Yeah sorry about this one - it was a private email that I tried to take back
on-list but sent to the xsl-list instead of the Xalan list!
Anyway, the crux of the matter was that the user had a cdata section on the
source xml:
<RDF>
<description><![CDATA[<<<<MY TEST>>>>]]></description>
</RDF>
And wanted to get identical output from an identity transform. To achieve
this, you need to set the cdata-section-elements attribute on <xsl:output>
which they did, but still ended up with:
<RDF>
<description><<<<MY TEST>>>></description>
</RDF>
...as if the cdata-section-elements had been ignored. I think they were using
XML Spy, so I suggested that they may be using a custom processor instead of
Xalan, but I have no experience of XML Spy so Im just guessing.
cheers
andrew
<RDF>
<description><<<<MY TEST>>>></description>
</RDF>
That is exactly equivalent to the version using CDATA marked section.
So why is this output a problem?
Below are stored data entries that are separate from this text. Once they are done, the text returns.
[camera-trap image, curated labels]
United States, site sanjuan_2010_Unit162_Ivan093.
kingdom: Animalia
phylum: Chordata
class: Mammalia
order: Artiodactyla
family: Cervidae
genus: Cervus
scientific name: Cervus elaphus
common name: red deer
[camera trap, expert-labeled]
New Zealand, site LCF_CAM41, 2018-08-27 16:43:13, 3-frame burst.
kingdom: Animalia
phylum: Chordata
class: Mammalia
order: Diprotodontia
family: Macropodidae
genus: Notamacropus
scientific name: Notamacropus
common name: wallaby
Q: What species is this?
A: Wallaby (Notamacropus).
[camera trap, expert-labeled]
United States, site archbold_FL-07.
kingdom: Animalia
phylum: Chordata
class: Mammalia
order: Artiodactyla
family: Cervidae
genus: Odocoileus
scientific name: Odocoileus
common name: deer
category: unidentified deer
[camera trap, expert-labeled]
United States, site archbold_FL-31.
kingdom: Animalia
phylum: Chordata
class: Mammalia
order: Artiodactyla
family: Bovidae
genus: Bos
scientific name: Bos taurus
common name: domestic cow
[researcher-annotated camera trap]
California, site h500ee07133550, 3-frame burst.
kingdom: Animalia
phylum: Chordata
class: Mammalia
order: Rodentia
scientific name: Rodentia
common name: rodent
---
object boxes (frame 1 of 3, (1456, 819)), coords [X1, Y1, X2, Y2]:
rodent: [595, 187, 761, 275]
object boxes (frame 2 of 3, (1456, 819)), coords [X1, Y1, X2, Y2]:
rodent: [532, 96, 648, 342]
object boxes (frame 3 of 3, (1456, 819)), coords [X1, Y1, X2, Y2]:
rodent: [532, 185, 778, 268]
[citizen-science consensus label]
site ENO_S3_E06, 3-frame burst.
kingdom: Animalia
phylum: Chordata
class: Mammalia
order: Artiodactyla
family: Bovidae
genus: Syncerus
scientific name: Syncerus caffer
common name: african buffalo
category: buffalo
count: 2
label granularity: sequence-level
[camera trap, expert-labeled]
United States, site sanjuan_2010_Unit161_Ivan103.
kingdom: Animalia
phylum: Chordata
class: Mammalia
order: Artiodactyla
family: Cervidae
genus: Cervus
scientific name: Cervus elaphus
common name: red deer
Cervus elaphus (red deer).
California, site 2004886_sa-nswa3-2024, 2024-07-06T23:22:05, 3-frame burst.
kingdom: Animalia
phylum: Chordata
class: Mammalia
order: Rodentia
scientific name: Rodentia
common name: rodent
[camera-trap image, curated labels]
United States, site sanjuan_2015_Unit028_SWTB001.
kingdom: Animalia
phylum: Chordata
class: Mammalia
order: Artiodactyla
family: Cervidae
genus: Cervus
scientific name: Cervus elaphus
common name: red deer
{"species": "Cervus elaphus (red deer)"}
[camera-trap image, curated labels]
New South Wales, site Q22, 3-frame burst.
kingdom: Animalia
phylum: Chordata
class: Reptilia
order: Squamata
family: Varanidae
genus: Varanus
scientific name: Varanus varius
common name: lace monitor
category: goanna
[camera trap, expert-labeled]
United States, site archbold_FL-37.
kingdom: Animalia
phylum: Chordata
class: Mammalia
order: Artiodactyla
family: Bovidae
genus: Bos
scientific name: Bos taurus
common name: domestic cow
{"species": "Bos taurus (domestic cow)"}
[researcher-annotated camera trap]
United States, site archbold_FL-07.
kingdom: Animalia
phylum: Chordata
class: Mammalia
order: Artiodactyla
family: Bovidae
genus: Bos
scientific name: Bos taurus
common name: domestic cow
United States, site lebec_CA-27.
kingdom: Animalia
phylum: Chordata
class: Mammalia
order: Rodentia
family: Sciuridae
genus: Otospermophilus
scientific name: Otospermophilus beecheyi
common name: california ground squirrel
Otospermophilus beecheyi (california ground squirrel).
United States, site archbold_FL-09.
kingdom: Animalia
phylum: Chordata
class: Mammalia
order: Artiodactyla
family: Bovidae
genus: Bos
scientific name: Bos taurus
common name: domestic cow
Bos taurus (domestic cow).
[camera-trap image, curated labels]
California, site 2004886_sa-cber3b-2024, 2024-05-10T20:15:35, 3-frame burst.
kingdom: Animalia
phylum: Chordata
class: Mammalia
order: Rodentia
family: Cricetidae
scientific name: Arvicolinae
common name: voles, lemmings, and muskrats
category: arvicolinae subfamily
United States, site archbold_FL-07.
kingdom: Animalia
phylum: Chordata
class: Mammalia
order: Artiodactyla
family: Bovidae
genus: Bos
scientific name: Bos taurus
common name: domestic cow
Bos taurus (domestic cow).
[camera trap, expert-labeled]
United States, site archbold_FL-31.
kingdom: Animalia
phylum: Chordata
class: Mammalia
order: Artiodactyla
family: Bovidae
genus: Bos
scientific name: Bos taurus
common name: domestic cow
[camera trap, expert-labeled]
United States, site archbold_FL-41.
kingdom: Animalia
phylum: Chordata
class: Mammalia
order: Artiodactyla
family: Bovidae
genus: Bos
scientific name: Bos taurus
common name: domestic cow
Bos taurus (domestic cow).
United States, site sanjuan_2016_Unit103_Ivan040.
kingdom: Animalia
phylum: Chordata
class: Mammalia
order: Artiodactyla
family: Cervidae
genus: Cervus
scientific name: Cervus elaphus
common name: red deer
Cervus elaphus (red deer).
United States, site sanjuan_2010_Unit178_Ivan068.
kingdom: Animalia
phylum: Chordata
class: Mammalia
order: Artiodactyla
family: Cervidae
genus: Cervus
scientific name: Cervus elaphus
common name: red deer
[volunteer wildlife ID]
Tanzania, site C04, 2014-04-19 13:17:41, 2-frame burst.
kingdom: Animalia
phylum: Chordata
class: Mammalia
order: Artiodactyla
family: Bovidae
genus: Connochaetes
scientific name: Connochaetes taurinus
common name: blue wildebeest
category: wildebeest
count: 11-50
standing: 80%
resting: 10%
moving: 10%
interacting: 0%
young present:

It should be the same kind
of thing as
if attribute quotes change from a="b" to a='b' it is just a difference
at the surface syntax, not in the underlying result tree.
Like all features of xsl:output, cdata-section-elements="description"
is only a hint to the serialiser, which may be ignored, and in
particular if you pass the result tree directly as a tree to another
process, then this XSLt process will not serialise the tree
at all, and
so all these hints will not be used.